To replace last year’s Farmers to Families Food Box program, USDA’s Agricultural Marketing Service (AMS) is currently seeking comments on the development, coordination, and implementation of a new food purchase and distribution program. USDA has stated that this program is intended to provide additional aid to nonprofits serving Americans in need of nutrition assistance.
Gillibrand has expressed that the new program has the unique opportunity to boost America’s fruit and vegetable farmers that have been hit hard by the economic crisis, combat food and nutrition and security, and potentially lead to better health outcomes for cash-strapped families. More than 80% of American’s have dietary patterns that are low in fruits, and 90% are low in vegetables.

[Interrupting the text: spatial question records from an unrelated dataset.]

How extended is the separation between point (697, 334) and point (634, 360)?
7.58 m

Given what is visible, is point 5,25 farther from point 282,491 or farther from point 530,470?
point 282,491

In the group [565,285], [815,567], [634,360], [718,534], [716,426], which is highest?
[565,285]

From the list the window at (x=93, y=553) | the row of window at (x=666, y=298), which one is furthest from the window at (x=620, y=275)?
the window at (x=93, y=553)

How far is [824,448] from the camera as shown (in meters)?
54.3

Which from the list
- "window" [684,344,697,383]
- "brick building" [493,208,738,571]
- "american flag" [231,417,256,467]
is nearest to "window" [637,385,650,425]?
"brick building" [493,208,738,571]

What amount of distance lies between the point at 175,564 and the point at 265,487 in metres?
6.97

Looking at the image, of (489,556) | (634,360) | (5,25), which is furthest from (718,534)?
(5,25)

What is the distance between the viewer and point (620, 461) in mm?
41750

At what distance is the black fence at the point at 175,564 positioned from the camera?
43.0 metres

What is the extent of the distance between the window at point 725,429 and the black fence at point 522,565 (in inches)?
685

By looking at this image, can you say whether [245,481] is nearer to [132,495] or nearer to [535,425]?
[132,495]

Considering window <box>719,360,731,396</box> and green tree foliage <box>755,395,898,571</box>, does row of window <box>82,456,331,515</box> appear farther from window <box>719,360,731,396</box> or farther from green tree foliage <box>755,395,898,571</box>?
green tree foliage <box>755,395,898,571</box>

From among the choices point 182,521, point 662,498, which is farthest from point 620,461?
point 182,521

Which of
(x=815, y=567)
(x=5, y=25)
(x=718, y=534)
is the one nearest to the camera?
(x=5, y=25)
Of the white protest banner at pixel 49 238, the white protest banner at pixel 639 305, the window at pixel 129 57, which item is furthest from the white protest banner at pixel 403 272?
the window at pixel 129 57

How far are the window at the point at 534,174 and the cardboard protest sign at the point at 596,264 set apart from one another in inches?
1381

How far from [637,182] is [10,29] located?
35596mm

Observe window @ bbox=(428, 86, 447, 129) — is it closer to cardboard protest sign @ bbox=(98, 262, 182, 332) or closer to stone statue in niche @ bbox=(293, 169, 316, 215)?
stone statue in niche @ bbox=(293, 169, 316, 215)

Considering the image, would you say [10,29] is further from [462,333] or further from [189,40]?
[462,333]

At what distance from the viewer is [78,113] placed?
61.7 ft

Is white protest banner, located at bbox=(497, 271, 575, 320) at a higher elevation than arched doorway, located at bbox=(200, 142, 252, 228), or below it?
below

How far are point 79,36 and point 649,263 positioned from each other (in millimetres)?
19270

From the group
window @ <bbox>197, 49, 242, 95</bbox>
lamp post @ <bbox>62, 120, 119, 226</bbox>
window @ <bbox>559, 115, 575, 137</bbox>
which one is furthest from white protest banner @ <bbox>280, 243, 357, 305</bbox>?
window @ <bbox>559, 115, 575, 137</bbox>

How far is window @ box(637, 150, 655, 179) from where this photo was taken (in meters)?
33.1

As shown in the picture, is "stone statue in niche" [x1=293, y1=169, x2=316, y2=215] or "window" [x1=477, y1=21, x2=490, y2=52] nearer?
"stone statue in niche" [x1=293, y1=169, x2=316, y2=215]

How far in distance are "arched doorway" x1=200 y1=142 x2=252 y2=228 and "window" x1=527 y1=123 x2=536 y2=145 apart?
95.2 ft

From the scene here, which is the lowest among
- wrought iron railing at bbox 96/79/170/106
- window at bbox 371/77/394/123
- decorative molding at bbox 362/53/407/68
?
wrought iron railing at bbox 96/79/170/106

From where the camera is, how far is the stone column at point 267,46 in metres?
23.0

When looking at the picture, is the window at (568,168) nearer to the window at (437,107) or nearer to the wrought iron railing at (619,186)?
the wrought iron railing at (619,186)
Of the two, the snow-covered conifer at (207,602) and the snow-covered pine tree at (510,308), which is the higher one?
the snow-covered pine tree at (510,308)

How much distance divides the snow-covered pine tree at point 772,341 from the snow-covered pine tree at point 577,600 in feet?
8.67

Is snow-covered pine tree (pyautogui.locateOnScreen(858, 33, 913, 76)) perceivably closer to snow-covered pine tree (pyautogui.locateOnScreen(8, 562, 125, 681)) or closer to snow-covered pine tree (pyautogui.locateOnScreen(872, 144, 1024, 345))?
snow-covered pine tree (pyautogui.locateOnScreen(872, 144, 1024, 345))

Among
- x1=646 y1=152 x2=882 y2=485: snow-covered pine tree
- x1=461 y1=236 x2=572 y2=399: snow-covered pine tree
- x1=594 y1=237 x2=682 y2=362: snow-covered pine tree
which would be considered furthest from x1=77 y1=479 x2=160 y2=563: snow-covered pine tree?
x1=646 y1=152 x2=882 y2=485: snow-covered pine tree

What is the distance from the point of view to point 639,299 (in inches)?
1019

As a member of the Senate Agriculture Committee, Senator Gillibrand has worked to protect farmers and reinforce the nation’s food supply, especially throughout the COVID-19 crisis. Last year, Senator Gillibrand introduced the Food Bank Access to Farm Fresh Produce Act, which would address disruptions in the food supply chain caused by the coronavirus pandemic and directly connect farms to food banks by providing $8 billion in block grants to food banks in the top vegetable and fruit producing states to purchase crops directly from farmers.